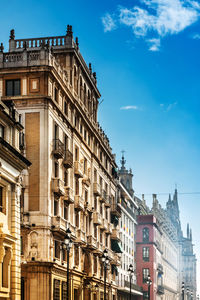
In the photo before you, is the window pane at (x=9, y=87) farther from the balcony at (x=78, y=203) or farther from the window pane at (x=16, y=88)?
the balcony at (x=78, y=203)

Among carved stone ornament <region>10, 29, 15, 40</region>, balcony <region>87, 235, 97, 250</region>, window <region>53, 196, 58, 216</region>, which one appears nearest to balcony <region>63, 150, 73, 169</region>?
window <region>53, 196, 58, 216</region>

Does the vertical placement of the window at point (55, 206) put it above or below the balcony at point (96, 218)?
below

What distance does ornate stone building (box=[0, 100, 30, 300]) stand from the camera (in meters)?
35.4

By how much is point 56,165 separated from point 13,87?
7.79 m

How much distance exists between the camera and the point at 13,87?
55281 millimetres

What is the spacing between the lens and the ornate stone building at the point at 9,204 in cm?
3541

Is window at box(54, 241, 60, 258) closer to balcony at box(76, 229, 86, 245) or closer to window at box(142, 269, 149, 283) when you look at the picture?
balcony at box(76, 229, 86, 245)

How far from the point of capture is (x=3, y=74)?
5528 cm

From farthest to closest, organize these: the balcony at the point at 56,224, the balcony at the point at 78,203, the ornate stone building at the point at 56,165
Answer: the balcony at the point at 78,203 < the balcony at the point at 56,224 < the ornate stone building at the point at 56,165

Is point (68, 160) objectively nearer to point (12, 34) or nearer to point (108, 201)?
point (12, 34)

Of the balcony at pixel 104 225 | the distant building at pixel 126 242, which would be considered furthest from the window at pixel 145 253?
the balcony at pixel 104 225

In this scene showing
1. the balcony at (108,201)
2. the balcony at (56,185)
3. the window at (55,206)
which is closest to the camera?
the balcony at (56,185)

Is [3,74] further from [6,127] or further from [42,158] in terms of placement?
[6,127]

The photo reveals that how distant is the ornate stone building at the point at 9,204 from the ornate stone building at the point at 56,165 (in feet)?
48.0
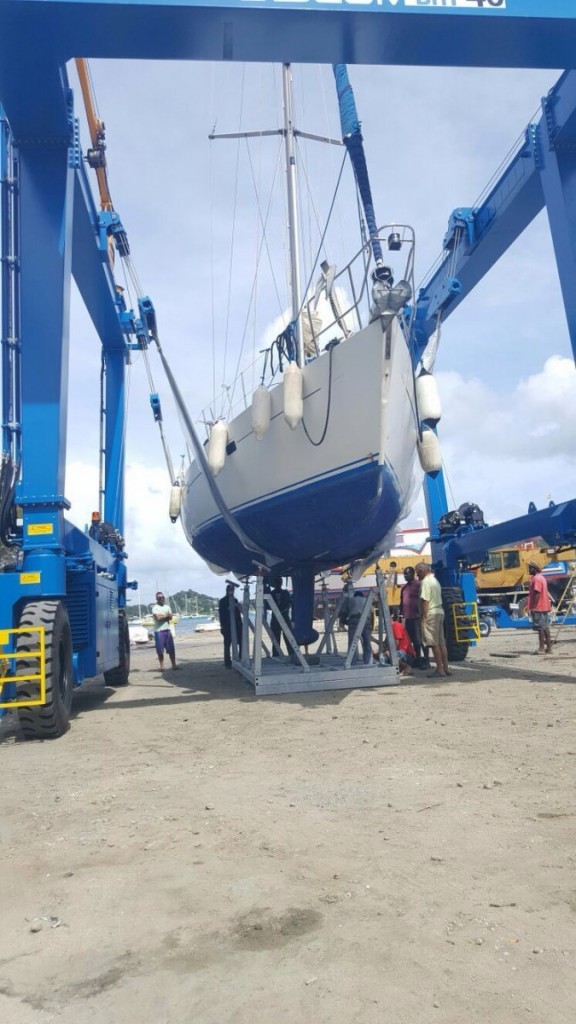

Direction – Print the listing above word for word, leaving out the pictures.

Answer to the exercise –
In the photo before you, is the window pane at (x=9, y=87) farther from the balcony at (x=78, y=203) or farther from the window pane at (x=16, y=88)?
the balcony at (x=78, y=203)

Among carved stone ornament <region>10, 29, 15, 40</region>, balcony <region>87, 235, 97, 250</region>, window <region>53, 196, 58, 216</region>, which one appears nearest to balcony <region>63, 150, 73, 169</region>?
window <region>53, 196, 58, 216</region>

Does the vertical placement of the window at point (55, 206) put it above or below the balcony at point (96, 218)?
below

What distance does ornate stone building (box=[0, 100, 30, 300]) stand from the camera (in meters)?
35.4

By how much is point 56,165 separated from point 13,87?
7.79 m

How much distance exists between the camera and the point at 13,87?
55281 millimetres

What is the spacing between the lens and the ornate stone building at the point at 9,204 in cm?
3541

Is window at box(54, 241, 60, 258) closer to balcony at box(76, 229, 86, 245) or closer to window at box(142, 269, 149, 283) when you look at the picture?
balcony at box(76, 229, 86, 245)

How far from the point of capture is (x=3, y=74)?
5528 cm

From farthest to closest, organize these: the balcony at the point at 56,224, the balcony at the point at 78,203, the ornate stone building at the point at 56,165
Answer: the balcony at the point at 78,203 < the balcony at the point at 56,224 < the ornate stone building at the point at 56,165

Is point (68, 160) objectively nearer to point (12, 34) or nearer to point (108, 201)?
point (12, 34)

Of the balcony at pixel 104 225 | the distant building at pixel 126 242, which would be considered furthest from the window at pixel 145 253?
the balcony at pixel 104 225

In this scene showing
1. the balcony at (108,201)
2. the balcony at (56,185)
3. the window at (55,206)
which is closest to the camera?
the balcony at (56,185)

Is [3,74] further from [6,127] or further from [42,158] in terms of placement?
[6,127]

The photo reveals that how distant is the ornate stone building at the point at 9,204 from the ornate stone building at the point at 56,165 (in feet)?
48.0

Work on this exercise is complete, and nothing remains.